Artificial intelligence (AI) has once again been proven to be an effective tool in the fight against COVID-19. A new study out of the University of Central Florida demonstrated how AI can be almost just as accurate as a physician in diagnosing the virus present in the lungs, as well as how it can be used to improve testing.
The study was published in Nature Communications.
The team of researchers developed an AI algorithm that could be trained to identify COVID-19 pneumonia in computed tomography (CT) scans, and it demonstrated an accuracy rate up to 90 percent. It was also able to correctly identify positive cases and negative cases, 84 percent and 93 percent of the time, respectively.
CT scans have been proven to be more effective when it comes to COVID-19 diagnosis and progression compared to transcription-polymerase chain reaction (RT-PCR) tests. These tests are often used, but they have high false negative rates and usually take longer to be processed.
One of the biggest reasons CT scans are utilized to diagnose COVID-19 is that they can detect the virus even in individuals who show no symptoms. It doesn’t stop there, however, as they can also detect it in individuals with early symptoms, those who are in the worst stage of the disease, as well as those who have made it out and no longer have symptoms.
With all of its benefits, CT scans also have their downfalls, which is why they are sometimes not recommended for COVID-19 identification. This has to do with the similarities between influenza-associated pneumonia and COVID-19.
The New Algorithm
Taking all of this into account, the team of researchers at UCF developed a new algorithm that is able to accurately spot COVID-19. Not only that, but it can also tell the difference between COVID-19 and influenza, which is extremely useful for physicians.
Ulas Bagci is an assistant professor in UCF’s Department of Computer Science and co-author of the study.
“We demonstrated that a deep learning-based AI approach can serve as a standardized and objective tool to assist healthcare systems as well as patients,” Bagci says. “It can be used as a complementary test tool in very specific limited populations, and it can be used rapidly and at large scale in the unfortunate event of a recurrent outbreak.”
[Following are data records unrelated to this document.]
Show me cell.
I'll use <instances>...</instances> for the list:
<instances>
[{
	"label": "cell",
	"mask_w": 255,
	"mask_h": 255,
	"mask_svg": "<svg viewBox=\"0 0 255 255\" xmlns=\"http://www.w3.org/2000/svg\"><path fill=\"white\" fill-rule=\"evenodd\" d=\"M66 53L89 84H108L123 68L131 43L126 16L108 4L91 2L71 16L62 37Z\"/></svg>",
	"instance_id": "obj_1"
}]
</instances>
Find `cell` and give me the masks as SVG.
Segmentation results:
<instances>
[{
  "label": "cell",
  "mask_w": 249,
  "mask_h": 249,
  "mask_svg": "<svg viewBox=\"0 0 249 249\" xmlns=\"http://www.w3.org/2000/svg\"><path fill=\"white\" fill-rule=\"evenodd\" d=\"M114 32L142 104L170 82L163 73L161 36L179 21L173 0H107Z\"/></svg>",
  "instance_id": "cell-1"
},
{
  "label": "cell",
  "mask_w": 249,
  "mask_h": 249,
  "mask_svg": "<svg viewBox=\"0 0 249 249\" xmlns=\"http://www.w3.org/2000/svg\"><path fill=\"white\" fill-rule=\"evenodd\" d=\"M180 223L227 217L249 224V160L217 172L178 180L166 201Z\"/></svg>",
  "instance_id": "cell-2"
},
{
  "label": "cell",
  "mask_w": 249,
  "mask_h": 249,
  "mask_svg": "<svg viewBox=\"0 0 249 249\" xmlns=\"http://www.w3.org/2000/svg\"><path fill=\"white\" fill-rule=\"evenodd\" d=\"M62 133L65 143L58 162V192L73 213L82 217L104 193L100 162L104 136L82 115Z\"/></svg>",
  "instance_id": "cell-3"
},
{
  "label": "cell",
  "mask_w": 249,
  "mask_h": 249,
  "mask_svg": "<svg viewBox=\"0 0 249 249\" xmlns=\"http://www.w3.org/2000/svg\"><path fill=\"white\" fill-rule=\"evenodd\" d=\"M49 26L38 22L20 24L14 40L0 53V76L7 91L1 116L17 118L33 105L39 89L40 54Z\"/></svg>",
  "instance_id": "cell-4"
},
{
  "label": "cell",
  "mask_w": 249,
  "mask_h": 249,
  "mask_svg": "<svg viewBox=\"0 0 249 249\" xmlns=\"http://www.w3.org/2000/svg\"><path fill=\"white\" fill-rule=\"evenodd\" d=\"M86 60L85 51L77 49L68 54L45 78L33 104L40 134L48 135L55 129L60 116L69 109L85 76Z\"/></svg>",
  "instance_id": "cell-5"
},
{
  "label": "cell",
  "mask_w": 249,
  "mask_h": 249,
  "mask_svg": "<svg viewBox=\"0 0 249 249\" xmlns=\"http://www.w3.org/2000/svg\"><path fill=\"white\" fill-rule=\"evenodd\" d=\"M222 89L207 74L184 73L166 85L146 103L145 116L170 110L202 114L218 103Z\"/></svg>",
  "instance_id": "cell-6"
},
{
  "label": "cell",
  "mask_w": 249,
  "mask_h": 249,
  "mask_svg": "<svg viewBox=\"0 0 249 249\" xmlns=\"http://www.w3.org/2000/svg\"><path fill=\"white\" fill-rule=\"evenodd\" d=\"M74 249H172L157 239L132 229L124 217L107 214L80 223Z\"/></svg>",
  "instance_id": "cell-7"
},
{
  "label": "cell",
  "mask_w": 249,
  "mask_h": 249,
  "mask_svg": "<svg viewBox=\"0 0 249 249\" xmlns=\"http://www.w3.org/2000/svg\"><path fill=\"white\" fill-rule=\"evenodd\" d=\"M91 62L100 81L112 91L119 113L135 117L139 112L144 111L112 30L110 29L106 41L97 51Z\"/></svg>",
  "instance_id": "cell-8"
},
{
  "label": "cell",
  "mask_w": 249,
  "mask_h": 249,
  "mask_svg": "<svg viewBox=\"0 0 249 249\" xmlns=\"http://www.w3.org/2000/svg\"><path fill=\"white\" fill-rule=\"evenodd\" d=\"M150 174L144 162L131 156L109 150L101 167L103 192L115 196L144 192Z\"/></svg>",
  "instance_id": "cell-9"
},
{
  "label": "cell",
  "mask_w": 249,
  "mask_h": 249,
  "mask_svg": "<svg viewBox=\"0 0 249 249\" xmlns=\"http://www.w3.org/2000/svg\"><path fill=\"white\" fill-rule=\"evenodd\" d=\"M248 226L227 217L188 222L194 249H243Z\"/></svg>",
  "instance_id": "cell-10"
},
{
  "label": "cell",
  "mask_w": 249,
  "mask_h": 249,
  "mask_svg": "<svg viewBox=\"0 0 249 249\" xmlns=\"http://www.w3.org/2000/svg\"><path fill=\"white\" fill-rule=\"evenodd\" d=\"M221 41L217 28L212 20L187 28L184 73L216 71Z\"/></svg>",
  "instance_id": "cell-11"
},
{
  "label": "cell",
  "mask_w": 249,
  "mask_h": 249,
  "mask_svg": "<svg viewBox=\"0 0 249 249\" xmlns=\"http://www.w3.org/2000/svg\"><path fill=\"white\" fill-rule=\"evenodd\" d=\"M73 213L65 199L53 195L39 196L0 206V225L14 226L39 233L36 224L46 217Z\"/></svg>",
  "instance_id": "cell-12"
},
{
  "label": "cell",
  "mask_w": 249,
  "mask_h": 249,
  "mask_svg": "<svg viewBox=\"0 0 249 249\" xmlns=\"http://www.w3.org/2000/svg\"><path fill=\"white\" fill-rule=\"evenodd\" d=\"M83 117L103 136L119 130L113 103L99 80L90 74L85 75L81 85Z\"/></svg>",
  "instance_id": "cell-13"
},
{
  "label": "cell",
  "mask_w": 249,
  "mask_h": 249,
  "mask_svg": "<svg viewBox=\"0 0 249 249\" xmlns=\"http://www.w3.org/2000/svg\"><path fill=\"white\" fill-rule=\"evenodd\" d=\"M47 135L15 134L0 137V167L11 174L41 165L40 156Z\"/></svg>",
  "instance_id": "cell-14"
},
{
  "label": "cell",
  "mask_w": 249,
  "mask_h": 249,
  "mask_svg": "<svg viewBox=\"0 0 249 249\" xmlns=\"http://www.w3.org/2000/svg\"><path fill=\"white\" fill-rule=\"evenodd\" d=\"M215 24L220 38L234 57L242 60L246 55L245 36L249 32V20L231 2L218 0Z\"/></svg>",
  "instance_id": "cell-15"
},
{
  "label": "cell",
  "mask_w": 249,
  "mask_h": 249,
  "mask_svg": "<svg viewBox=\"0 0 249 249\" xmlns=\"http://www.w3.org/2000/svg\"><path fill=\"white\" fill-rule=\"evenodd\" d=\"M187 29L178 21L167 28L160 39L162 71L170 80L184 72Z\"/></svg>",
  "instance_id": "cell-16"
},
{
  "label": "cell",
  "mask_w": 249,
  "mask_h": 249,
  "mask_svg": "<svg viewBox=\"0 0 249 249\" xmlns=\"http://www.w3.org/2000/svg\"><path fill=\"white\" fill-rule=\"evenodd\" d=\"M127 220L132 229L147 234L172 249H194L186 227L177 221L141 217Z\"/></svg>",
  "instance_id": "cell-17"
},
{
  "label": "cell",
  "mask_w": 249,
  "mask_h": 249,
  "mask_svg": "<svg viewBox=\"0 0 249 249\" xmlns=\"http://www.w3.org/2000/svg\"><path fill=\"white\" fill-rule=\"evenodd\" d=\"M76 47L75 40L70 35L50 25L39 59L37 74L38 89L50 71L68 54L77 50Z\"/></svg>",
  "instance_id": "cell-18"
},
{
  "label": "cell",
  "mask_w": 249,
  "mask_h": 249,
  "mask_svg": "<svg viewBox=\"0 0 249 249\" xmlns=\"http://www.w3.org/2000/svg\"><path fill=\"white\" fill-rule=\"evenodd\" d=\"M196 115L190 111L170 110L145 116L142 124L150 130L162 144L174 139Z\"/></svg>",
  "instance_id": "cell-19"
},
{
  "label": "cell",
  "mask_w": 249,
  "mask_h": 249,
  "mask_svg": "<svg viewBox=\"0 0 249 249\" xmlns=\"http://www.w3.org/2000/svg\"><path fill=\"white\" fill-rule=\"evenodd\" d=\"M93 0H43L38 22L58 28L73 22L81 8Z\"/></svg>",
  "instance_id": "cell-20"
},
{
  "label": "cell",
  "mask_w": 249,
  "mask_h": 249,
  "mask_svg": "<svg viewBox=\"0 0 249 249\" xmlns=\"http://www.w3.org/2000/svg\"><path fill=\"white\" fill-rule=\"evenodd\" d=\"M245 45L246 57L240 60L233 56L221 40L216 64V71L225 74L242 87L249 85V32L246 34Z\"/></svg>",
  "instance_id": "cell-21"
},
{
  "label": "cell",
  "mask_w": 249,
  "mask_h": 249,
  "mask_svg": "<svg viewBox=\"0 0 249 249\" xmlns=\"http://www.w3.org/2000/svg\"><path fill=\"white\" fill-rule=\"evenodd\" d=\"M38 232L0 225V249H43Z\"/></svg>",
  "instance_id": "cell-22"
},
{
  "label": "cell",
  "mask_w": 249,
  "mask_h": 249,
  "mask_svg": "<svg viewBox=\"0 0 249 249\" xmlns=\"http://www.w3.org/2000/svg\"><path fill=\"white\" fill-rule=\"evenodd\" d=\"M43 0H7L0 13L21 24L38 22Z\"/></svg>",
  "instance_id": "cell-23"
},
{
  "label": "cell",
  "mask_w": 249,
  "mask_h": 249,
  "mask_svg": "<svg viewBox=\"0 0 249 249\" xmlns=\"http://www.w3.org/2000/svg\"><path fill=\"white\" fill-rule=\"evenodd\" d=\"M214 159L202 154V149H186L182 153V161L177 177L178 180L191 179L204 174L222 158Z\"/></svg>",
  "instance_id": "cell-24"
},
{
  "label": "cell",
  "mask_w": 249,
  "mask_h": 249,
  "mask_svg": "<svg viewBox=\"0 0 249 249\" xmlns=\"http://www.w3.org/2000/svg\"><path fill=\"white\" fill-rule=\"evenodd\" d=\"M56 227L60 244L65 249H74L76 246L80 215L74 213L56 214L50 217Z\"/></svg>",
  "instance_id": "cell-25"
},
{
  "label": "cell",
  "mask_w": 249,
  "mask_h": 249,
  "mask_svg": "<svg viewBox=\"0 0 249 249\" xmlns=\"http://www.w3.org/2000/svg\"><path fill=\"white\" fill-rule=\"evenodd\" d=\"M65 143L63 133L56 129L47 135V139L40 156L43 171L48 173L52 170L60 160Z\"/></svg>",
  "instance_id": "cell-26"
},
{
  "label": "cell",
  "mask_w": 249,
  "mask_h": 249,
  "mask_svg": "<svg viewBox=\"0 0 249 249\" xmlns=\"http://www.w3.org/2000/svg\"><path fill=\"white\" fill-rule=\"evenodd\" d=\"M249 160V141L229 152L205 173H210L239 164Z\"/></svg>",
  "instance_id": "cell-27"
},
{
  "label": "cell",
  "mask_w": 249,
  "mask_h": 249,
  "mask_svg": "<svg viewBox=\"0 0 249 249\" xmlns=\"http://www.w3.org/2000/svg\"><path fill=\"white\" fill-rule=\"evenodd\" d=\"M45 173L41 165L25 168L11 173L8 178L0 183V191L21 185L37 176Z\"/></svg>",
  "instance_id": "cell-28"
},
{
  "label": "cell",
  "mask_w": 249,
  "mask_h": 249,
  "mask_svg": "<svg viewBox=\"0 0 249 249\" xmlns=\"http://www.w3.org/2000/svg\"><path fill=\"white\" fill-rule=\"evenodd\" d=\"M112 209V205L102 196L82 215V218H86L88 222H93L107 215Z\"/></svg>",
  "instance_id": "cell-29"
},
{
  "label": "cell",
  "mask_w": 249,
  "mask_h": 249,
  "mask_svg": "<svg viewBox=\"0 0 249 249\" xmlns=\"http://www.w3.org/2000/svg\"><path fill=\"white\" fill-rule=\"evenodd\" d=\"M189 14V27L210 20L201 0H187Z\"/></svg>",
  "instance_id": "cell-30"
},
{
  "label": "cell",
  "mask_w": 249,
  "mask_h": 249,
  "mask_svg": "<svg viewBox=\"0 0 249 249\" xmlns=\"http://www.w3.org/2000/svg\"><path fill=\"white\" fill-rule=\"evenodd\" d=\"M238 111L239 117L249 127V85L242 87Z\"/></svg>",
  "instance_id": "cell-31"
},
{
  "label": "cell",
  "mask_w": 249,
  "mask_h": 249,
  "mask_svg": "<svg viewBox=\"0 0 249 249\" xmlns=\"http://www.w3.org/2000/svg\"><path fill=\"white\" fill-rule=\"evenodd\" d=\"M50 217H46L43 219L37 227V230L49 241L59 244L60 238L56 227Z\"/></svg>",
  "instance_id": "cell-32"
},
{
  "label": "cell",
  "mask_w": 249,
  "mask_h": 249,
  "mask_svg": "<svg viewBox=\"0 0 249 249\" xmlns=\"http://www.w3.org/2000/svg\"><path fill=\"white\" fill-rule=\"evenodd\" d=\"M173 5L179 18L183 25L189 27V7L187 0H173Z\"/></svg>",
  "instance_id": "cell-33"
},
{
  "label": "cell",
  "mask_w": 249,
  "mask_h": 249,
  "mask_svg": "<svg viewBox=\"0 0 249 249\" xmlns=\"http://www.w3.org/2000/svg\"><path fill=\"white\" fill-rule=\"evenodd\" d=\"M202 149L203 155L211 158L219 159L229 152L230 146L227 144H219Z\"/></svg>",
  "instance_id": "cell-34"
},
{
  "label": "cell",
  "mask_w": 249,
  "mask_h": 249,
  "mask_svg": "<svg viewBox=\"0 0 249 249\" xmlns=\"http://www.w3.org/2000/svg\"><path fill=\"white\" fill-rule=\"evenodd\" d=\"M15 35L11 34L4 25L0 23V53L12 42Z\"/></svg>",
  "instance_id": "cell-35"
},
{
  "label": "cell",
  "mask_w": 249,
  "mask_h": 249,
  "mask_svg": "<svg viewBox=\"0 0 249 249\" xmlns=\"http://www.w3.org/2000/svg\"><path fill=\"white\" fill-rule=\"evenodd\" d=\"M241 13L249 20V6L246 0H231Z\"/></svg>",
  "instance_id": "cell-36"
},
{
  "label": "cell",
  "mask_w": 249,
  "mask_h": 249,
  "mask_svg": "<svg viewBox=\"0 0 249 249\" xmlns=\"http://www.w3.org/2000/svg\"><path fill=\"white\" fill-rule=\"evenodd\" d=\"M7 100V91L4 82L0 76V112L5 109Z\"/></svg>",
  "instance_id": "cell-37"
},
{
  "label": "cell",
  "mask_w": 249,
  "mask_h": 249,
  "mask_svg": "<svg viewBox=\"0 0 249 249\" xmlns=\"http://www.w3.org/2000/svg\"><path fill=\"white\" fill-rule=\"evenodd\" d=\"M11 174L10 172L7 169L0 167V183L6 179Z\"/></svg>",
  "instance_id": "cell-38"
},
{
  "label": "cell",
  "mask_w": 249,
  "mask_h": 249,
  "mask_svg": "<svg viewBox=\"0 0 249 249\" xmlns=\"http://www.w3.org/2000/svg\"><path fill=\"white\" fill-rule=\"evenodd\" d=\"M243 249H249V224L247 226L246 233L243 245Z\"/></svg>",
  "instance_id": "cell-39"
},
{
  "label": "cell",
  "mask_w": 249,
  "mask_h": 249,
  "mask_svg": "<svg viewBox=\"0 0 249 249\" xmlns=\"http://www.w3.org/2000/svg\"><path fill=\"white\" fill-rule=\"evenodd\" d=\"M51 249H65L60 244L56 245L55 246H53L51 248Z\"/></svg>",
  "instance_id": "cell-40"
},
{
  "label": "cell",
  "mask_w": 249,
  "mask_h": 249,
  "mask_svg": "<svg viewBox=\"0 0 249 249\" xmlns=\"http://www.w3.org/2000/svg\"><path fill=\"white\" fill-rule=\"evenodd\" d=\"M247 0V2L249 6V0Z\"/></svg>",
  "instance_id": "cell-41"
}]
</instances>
In the study, the team of researchers trained a computer algorithm to detect COVID-19 in lung CT scans, with there being a total of 1,280 patients from China, Japan and Italy observed. The next step was to test the algorithm on 1,337 patients suffering from various lung diseases including COVID-19, cancer and pneumonia not caused by COVID-19.
The results from the computer were then compared to diagnoses from physicians, and the researchers found that the algorithm was extremely effective at accurately detecting COVID-19 pneumonia in lungs, as well as distinguishing between COVID-19 and other diseases.
“We showed that robust AI models can achieve up to 90 percent accuracy in independent test populations, maintain high specificity in non-COVID-19 related pneumonia, and demonstrate generalizability to unseen patient populations and centers,” Bagci says.
The study also involved co-authors Baris Turkbey, who is an associate research physician at the NIH’s National Cancer Institute Molecular Imaging Branch, and Bradford J. Wood, who is the director of NIH’s Center for Interventional Oncology and chief of interventional radiology at NIH’s Clinical Center.
The new development out of UCF is one of the more recent examples of how AI can be leveraged during a pandemic. The technology has been implemented in various different areas relating to COVID-19 including tracking, testing, prevention, diagnosis, research and vaccine development.